Personal information
- Born: Qədir Hüseynov 21 May 1986 (age 40) Moscow, Russian SFSR, USSR

Chess career
- Country: Russia (until 1998) Azerbaijan (since 1998)
- Title: Grandmaster (2002)
- FIDE rating: 2636 (July 2026)
- Peak rating: 2668 (May 2022)
- Peak ranking: No. 62 (January 2009)

= Gadir Guseinov =

Azerbaijani chess grandmaster (born 1986)

Gadir Guseinov (Qədir Hüseynov; born 21 May 1986) is an Azerbaijani chess grandmaster. As of September 2023, he is ranked as No. 6 in Azerbaijan.

== Career ==
Born in Moscow, Guseinov started playing chess under the guidance of Shahin Hajiev. He lived in his native city and played for Russia from 1994 to 1998.

In 1994, he won the European under-10 championship in Băile Herculane.

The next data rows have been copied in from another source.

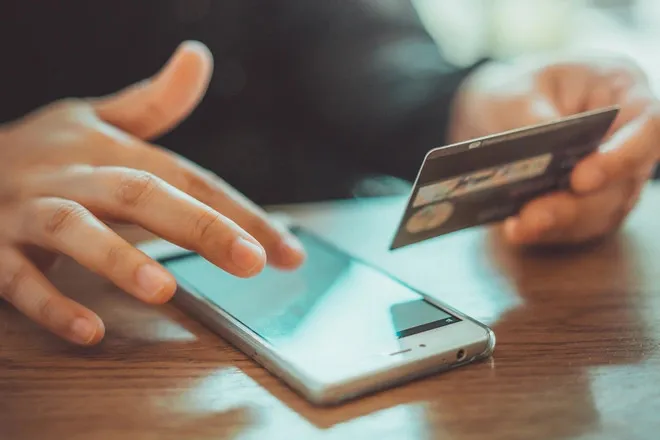 chuyen-khoan-nham-600-trieu-dong-nguoi-dan-ong-dau-dau-khi-doi-phuong-dong-y-tra-nhung-toa-an-lai-khong-cho (3)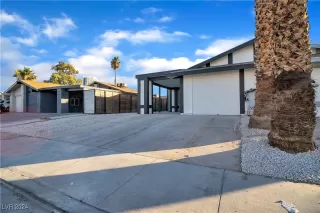 Photo #3: 2642076 Listing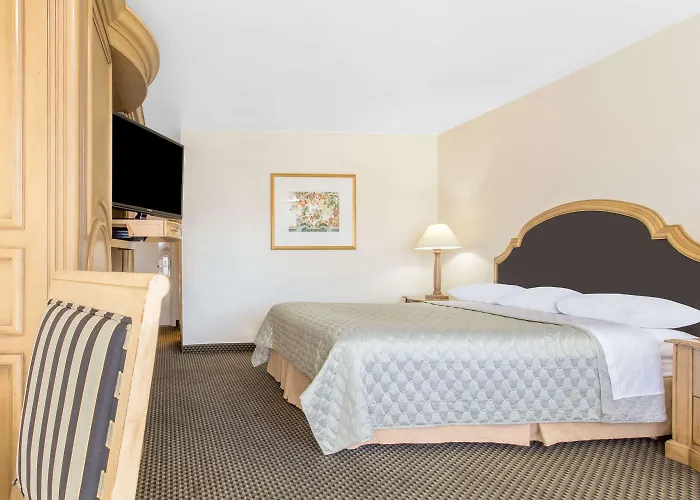 Days Inn By Wyndham Modesto
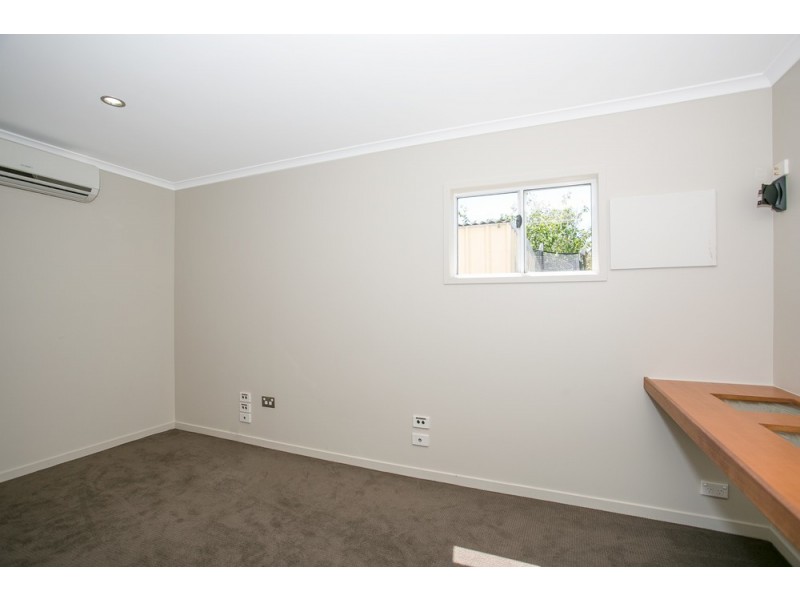 10 Robina Street, Margate QLD 4019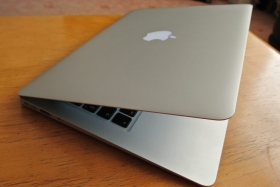 MacBook Air core i5 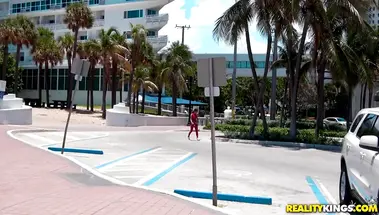 Хулиган нюхает три жопы в наказание за неудачный пранк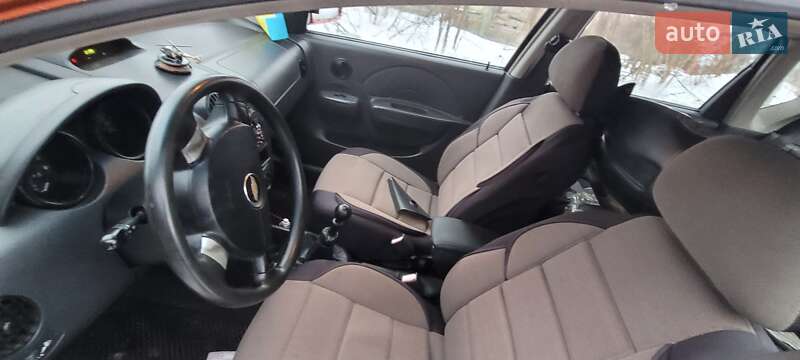 Хэтчбек Chevrolet Aveo 2006 в Харькове
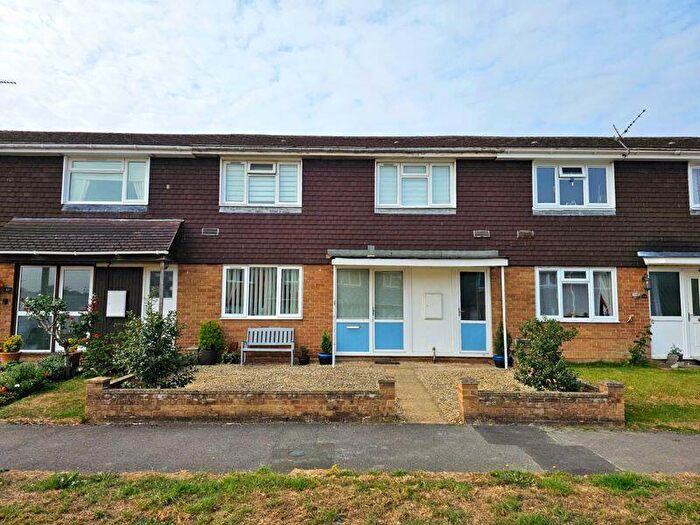3 Bedroom Terraced House For Sale In Woodland Green, Gloucester, GL4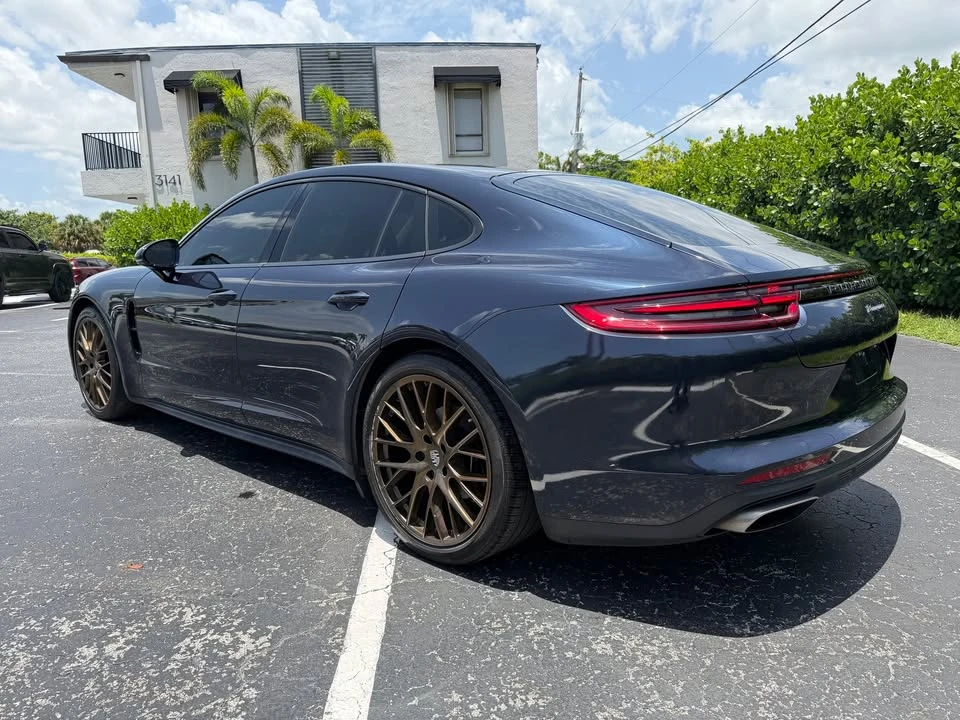 2017 Porsche 971 Panamera - Image 11 of 20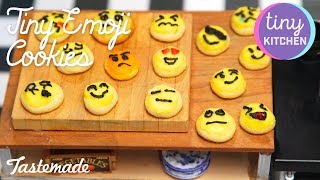 Tiny Emoji Cookies I Tiny Kitchen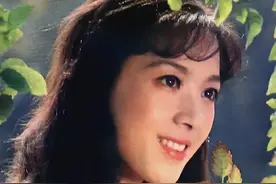 龚雪从影后，到异国他乡，38年后的生活现状引人深思图片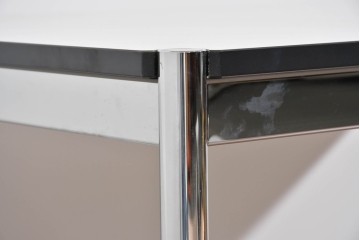 中古　美品　スイス　USMハラー(USM Haller)　ホームオフィスにもおすすめなスッキリとしたデザインのテーブル　定価約14万6千円相当　(R-085246)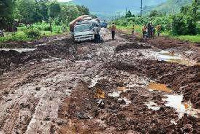 4kilometers road from Sremanu to Wuxor has two kilometers made up of potholes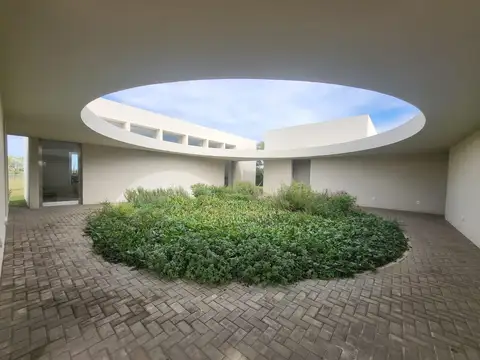 Venta de terreno en barrio Costas  al 300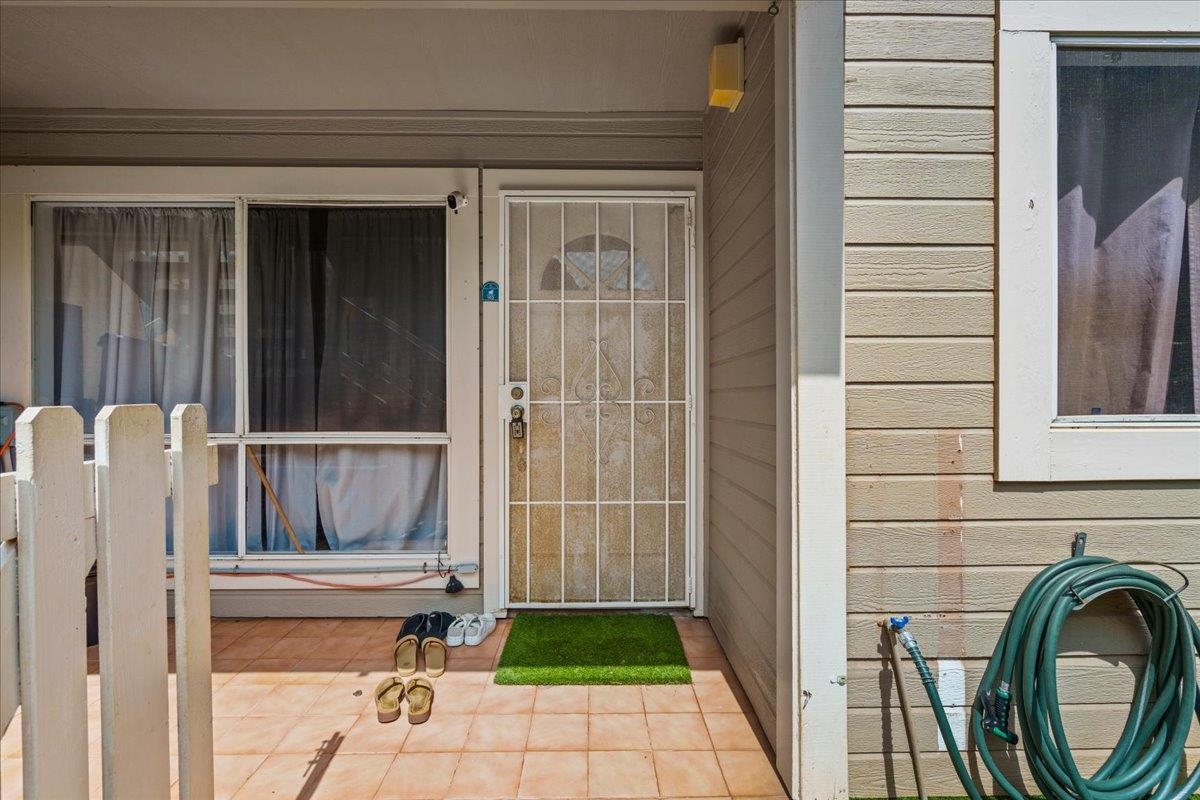 480 Kenolio Road, Unit 1103 Kihei, HI 96753 - Photo 2 of 32 a view of entrance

In 2008 tied for 1st–8th with Nigel Short, Vadim Milov, Aleksej Aleksandrov, Baadur Jobava, Alexander Lastin, Tamaz Gelashvili and Farid Abbasov in the President's Cup in Baku. In April 2010, Guseinov tied for 1st-8th place in the 12th Dubai Open Chess Championship with Viorel Iordachescu, Hrant Melkumyan, Sergey Volkov, Eduardo Iturrizaga, David Arutinian, Aleksej Aleksandrov and Tornike Sanikidze. Guseinov won the Ugra Governor's Chess Blitz Cup in 2011. In 2013 he tied for 1st–3rd with Igor Kurnosov and Aleksandr Shimanov in the Nakhchivan Open.

Guseinov was nominated by FIDE president to compete in the Chess World Cup 2015 in Baku. He knocked out Maxim Matlakov and David Navara in the first two rounds before losing to Ding Liren in round 3.

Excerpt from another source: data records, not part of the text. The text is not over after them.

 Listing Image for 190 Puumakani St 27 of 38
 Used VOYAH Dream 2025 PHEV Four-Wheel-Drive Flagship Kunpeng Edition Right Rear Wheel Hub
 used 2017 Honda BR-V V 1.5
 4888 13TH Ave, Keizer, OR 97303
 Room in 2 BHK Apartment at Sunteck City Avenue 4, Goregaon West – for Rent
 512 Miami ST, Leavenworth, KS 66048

Guseinov won the Sitges Open in 2018 by scoring 7.5/9 points.

==Team competitions==
He played in the gold medal-winning Azerbaijani team at the European Team Chess Championships in Novi Sad in 2009 and in Warsaw in 2013, alongside Shahriyar Mammadyarov, Teimour Radjabov, Vugar Gashimov (in 2009), Eltaj Safarli (in 2013) and Rauf Mammadov, previously winning bronze medal in 2007 and silver in 2011.